Kakaroto no lo había visto de esa manera, su esposa tenía razón curiosamente Vegeta parecía más irritable desde esa noticia. Era bien sabido que las hembras de otras especies no soportaban el parto o el mismo embarazo ¿Acaso no era el rechazo a su sangre sino el miedo a perderla ?

— Tienes razón. Milk iré por mi hermano a estás alturas ha de estar tan tomado que ni cuenta se dará cuando lo saque de ese lugar. — él depositó un tierno beso a su esposa y se marchó.

El aire en el ala más recóndita del palacio era denso, saturado por el vapor de las termas y el aroma dulzón del licor fermentado que solo la resistencia de un guerrero podía tolerar. Kakaroto avanzó con paso firme, sus botas resonando contra el mármol del largo pasillo, ignorando las antorchas que chisporroteaban en las paredes.

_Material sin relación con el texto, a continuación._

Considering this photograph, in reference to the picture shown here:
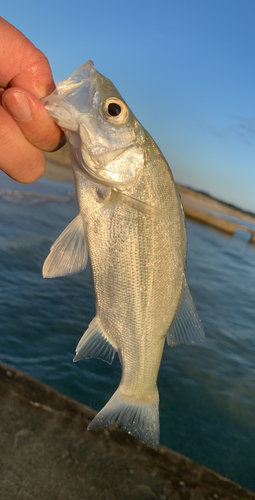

Cruzó el patio interior, donde la luz de la luna de Vegita bañaba las fuentes de piedra, y llegó finalmente a las pesadas puertas del harem real. Los soldados al reconocer la silueta del hermano del Rey, se apresuraron a tirar de las argollas de bronce, las puertas se abrieron de par en par, revelando una escena de decadencia absoluta.
En el centro de la estancia, sobre un lecho de pieles de bestias conquistadas, se encontraba Vegeta.
El Rey de los Saiyajin estaba semidesnudo, con la pechera de su armadura tirada en un rincón y la capa real sirviendo apenas de alfombra. Su piel estaba encendida por el exceso de alcohol y su respiración era pesada, errática; estaba completamente ahogado en una borrachera que buscaba ahogar pensamientos que no quería admitir.

A su alrededor, el espectáculo era digno de un monarca que ya no encontraba satisfacción en la batalla:
Cinco mujeres Saiyajines de casta guerrera lo rodeaban.
Una de ellas le ofrecía una jarra de plata rebosante de vino.
Otras dos descansaban sobre su pecho y piernas, riendo ante las incoherencias que el Rey murmuraba entre dientes.